Quest patients operate with an acceptance perspective. What is … is what is. And this serves as a springboard for adopting a posture of meeting challenges head on; incorporating them as a part of their identity and reality. And ultimately pursuing healing as a journey to what’s next.
And it will come as no surprise that patients that thrived most adopted a quest narrative.
So what does all this have to do with the pandemic and your church?
I believe that the options are much the same as that of a patient facing a chronic illness. You can …
Retreat
Focus on how much better life was before and expend all of your energy and resources to getting back to what was comfortable and effective in our churches. The risk here is to turn your back on some things that will be forever changed. Instead of engaging the unknown, the pull is to go back to what was known. As I think back through the history of the church, this was rarely a good idea. Our story should be one of restitution only in the sense of restoration and transformation and that always requires looking forward not backward.
Where are you or your church retreating? Is what you are going back to effective or just “known and comfortable?”
Hang On
Even over a year into this new world, everything seems somewhat unstable, a little chaotic. In my conversations with leaders, there is a fatigue associated with the quantity of decisions being made which is amplified by the reality that a decision made today may have to be remade the next week, the next day, perhaps even the next hour. Many have become mired in the chaos of realizing that the past is broken and the future is uncertain and are adopting the posture of just hanging on; just surviving to see what happens.
Where are you or your church hanging on? What one step can you take to move forward out of the mire?
Innovate
Reminder - Quest patients operate with an acceptance perspective which serves as a springboard for adopting a posture of meeting challenges head on; incorporating them as a part of their identity and reality.

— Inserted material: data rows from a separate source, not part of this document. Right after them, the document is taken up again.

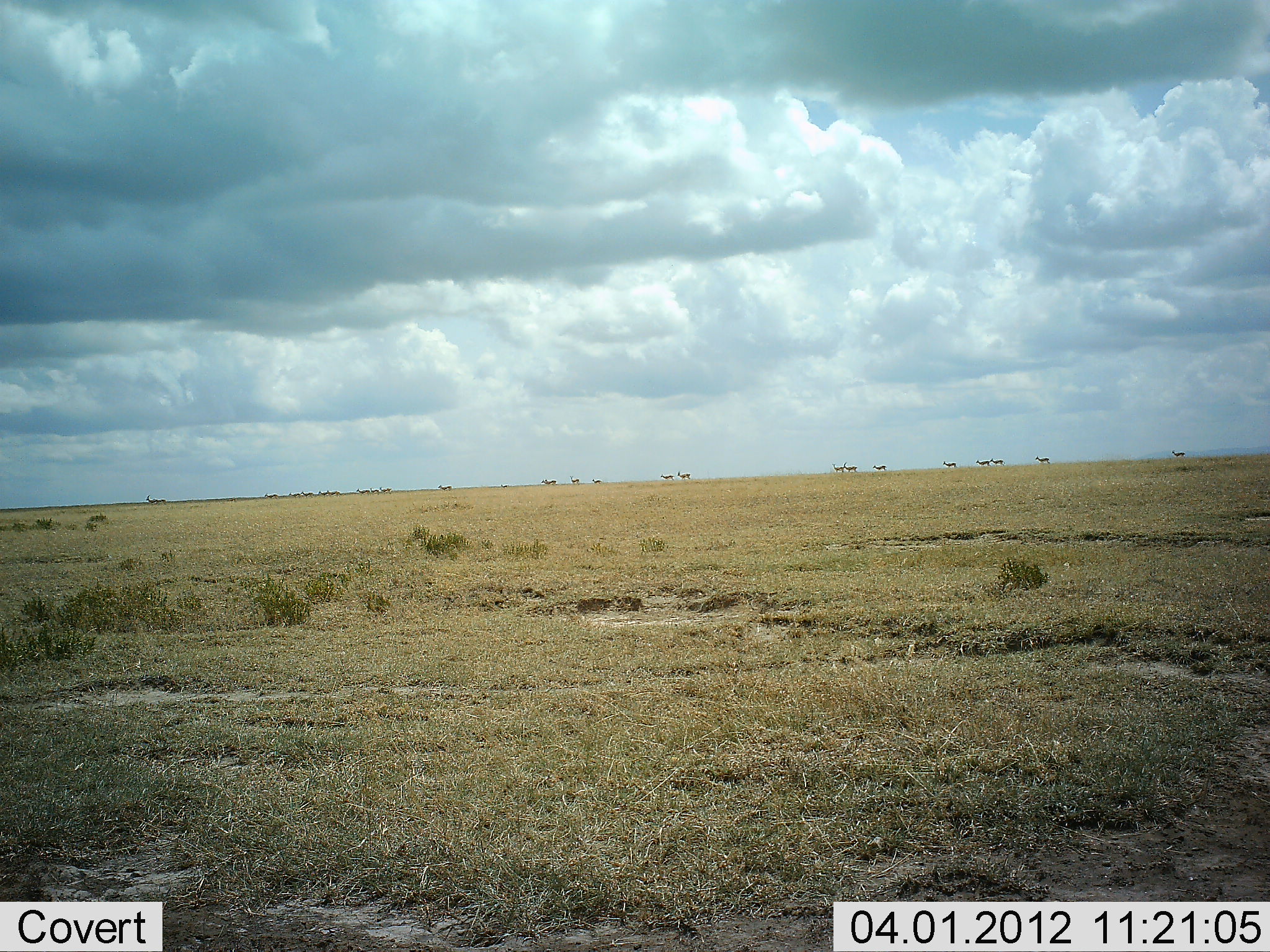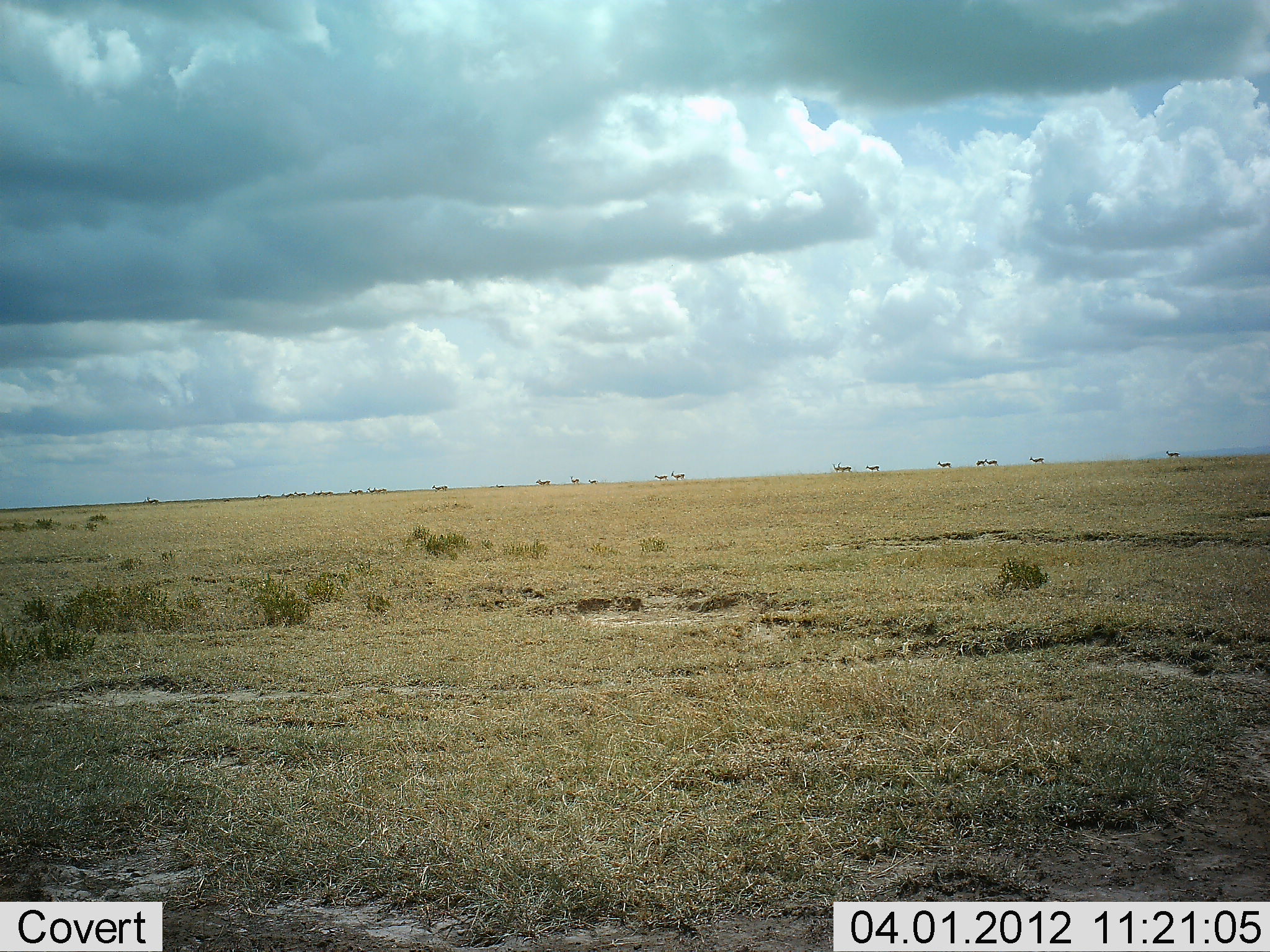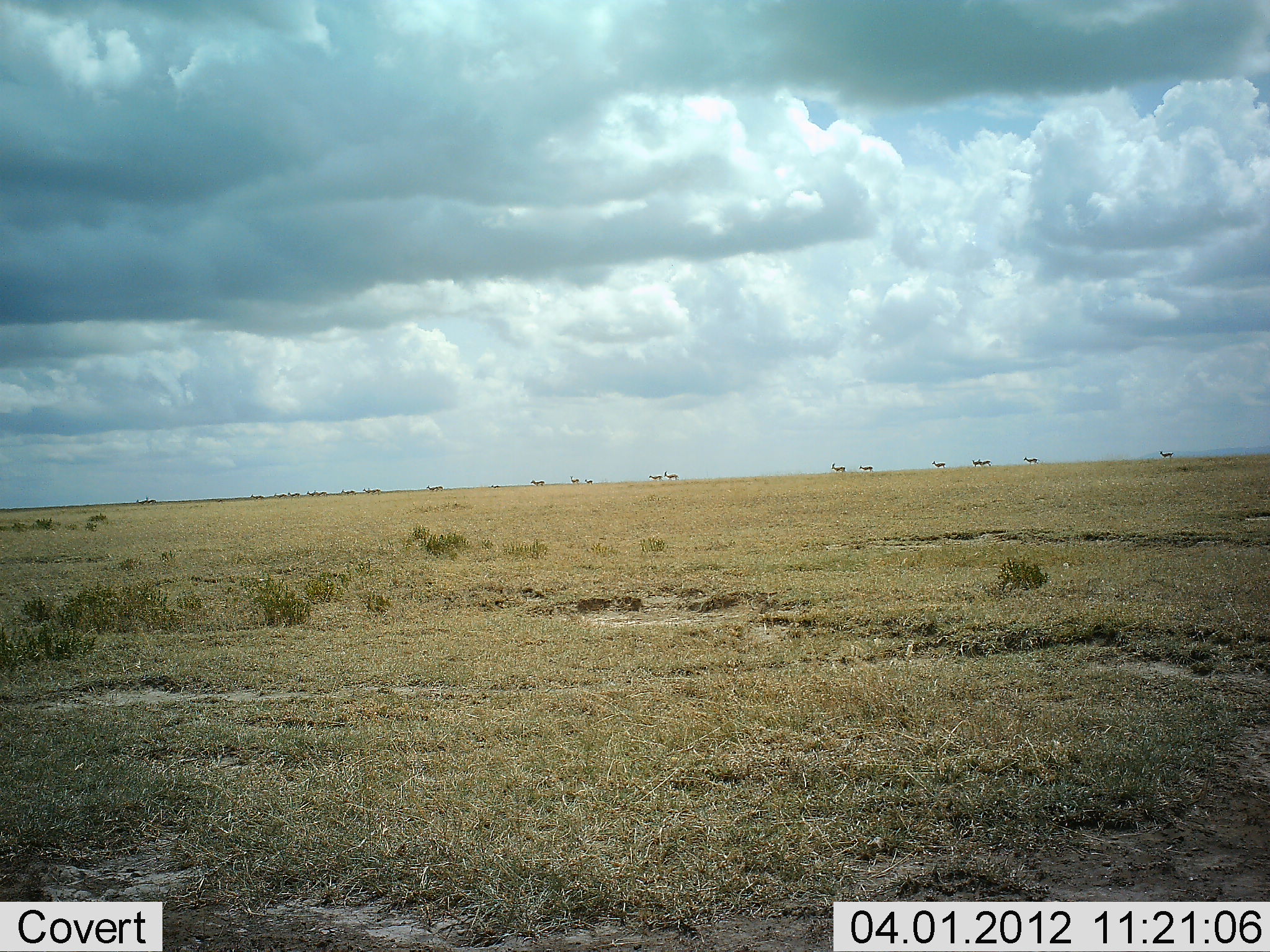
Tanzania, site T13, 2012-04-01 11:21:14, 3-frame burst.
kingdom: Animalia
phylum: Chordata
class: Mammalia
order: Artiodactyla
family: Bovidae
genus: Eudorcas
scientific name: Eudorcas thomsonii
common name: thomson's gazelle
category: gazellethomsons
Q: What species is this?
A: Gazellethomsons (thomson's gazelle) (Eudorcas thomsonii).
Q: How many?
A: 11-50.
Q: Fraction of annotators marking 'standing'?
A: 20%.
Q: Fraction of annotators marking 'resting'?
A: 0%.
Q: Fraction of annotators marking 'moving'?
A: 100%.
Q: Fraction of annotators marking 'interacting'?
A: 0%.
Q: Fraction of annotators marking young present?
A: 0%.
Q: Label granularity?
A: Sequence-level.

The same is true for “big L” leaders in the Church. They lean into what’s next. They innovate.
How would you define your post Covid reality? What has changed? How are you innovating?
As I said at the beginning, the world has changed and we are living in the early transitional days of the post COVID world. What story do you find yourself living into? What about for the church that you lead?
Wherever you find yourself on this journey, don’t do it alone.